▶ Fragmento del documento:
<<<<

Desgraciadamente, el enorme crecimiento del sector de las cajas no fue acompañado de mejoras en su gobernanza. Las cajas no tenían accionistas; se regían por un consejo gobernado por normas autonómicas y elegido por los Gobiernos locales, los empleados y los clientes regionales y locales. Mediante sistemáticas modificaciones de la legislación autonómica, sufrieron en muchos casos un verdadero asalto a sus órganos de dirección por parte del poder político, que procedió a nombrar gestores, en ocasiones de bajísima formación financiera y empresarial, y a utilizar las cajas como bancos regionales de financiación de proyectos. Unos proyectos que, en no pocos casos, carecían de rentabilidad económica, como aeropuertos sin aviones, grandes y vacíos, parques temáticos o grandiosas ciudades de las artes, la justicia o la cultura
Intereses, no ideología
Es tentador, y quizás reconfortante, pensar que lo que presenciamos en España fue simplemente una combinación de errores de los poderes públicos y mucha mala suerte. Y sí, es cierto que hubo coincidencias negativas importantes en el germen del desastre. Pero también existen multitud de anécdotas que evidencian que no fue ésta la razón principal del desarrollo de una burbuja tan descomunal. Los poderes públicos buscaban en muchos casos su interés personal, incluso desarrollando proyectos que no tenían ningún sentido. Hemos visto muchas veces cómo el partido que gobierna defiende un proyecto insensato, y la oposición lo denuncia y se opone con dureza. En el momento en que el partido opositor consigue el poder, la situación cambia repentina y radicalmente: el que era la oposición se convierte en un defensor acérrimo del proyecto loco y el que estaba en el Gobierno, el pasar al otro lado, de repente ve la luz y lo rechaza.
Un ejemplo clásico al respecto es la construcción de la faraónica Ciudad de la Cultura de Galicia (...) Es inevitable concluir que, en muchos casos, a lo largo y ancho de nuestra geografía los partidos no defienden ideas sino que se comportan como intermediarios entre intereses económicos más o menos confesables (...)

>>>>

▶ Problemas por resolver:
(1) Devuelve, sin cambios, todo lo que va en el fragmento desde "Un ejemplo clásico" hasta "menos confesables (...)".
(2) Responde estas preguntas a partir del fragmento:
(a) ¿Quiénes elegían el consejo que regía las cajas?
(b) ¿Qué construcción se presenta como un ejemplo clásico?
(c) ¿Como qué se comportan los partidos en muchos casos?
Las filas que vienen a continuación son material aparte, independiente del fragmento.

▶ Información proporcionada:
<<<<

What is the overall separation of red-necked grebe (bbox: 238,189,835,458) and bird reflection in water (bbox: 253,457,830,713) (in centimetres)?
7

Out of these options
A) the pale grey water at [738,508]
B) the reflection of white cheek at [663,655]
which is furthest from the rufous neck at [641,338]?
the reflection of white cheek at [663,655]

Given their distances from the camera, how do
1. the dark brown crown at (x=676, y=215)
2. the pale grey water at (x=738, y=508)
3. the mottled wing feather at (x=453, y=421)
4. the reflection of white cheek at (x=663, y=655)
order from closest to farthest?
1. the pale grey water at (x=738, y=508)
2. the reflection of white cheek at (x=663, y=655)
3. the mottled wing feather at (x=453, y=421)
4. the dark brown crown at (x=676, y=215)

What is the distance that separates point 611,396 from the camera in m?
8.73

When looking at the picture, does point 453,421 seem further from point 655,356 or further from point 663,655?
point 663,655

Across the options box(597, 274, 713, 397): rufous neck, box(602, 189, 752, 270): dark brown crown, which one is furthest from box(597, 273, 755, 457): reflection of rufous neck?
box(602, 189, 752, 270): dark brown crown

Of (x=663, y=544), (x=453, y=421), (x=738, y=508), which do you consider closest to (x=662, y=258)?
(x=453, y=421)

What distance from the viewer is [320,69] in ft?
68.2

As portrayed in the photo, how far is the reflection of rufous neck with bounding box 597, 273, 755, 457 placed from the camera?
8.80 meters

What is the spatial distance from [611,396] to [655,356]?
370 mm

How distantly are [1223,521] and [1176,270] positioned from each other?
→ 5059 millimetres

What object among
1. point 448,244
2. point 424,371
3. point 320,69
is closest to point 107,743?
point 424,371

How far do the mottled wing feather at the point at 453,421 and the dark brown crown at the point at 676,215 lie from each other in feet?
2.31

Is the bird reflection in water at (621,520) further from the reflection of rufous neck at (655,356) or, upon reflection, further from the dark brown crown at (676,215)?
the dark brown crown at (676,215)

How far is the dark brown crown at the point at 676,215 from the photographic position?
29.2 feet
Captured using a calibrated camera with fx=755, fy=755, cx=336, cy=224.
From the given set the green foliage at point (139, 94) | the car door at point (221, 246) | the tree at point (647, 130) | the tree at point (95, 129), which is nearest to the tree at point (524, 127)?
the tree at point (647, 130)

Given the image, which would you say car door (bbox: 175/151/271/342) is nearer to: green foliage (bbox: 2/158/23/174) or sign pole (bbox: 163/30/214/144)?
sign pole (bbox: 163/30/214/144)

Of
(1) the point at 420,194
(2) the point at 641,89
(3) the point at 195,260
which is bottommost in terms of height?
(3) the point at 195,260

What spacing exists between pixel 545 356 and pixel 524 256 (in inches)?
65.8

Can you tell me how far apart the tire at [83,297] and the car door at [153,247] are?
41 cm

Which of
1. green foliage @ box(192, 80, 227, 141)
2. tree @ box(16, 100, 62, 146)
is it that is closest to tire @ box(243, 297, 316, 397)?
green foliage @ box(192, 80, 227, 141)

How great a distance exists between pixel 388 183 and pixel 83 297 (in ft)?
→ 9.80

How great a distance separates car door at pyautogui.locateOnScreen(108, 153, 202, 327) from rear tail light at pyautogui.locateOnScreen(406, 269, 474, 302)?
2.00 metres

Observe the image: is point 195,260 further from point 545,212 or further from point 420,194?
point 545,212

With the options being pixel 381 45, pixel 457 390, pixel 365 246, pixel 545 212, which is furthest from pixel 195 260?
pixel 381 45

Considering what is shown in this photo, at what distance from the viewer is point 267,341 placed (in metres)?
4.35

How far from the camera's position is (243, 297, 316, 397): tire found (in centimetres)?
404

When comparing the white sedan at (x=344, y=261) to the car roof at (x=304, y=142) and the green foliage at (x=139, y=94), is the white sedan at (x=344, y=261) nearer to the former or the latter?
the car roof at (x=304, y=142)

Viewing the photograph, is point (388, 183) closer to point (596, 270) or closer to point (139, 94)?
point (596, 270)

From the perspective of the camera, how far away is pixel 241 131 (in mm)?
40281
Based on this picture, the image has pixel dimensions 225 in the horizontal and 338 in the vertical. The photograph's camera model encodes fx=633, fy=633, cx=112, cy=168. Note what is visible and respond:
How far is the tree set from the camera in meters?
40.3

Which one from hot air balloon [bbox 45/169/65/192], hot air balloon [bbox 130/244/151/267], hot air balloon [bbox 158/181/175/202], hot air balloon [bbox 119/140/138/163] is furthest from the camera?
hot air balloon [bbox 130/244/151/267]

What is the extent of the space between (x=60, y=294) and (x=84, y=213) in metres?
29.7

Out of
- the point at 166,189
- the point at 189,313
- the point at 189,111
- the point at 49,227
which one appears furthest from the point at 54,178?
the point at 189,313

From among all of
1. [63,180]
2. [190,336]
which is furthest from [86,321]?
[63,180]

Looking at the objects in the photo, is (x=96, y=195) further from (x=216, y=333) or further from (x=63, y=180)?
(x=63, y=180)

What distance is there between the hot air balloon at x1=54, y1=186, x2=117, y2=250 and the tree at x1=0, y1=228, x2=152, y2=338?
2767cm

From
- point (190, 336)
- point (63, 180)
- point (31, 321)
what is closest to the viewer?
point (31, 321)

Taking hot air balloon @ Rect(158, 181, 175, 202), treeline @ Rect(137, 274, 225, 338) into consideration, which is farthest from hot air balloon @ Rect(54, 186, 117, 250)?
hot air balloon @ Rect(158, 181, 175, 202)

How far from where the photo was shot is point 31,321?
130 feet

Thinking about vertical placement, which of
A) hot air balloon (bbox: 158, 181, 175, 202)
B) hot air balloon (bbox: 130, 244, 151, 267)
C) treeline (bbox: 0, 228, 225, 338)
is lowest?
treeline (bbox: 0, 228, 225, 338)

>>>>

▶ Resultados esperados:
(1)
Un ejemplo clásico al respecto es la construcción de la faraónica Ciudad de la Cultura de Galicia (...) Es inevitable concluir que, en muchos casos, a lo largo y ancho de nuestra geografía los partidos no defienden ideas sino que se comportan como intermediarios entre intereses económicos más o menos confesables (...)

(2)
(a) Los Gobiernos locales, los empleados y los clientes regionales y locales.
(b) La Ciudad de la Cultura de Galicia.
(c) Como intermediarios entre intereses económicos más o menos confesables.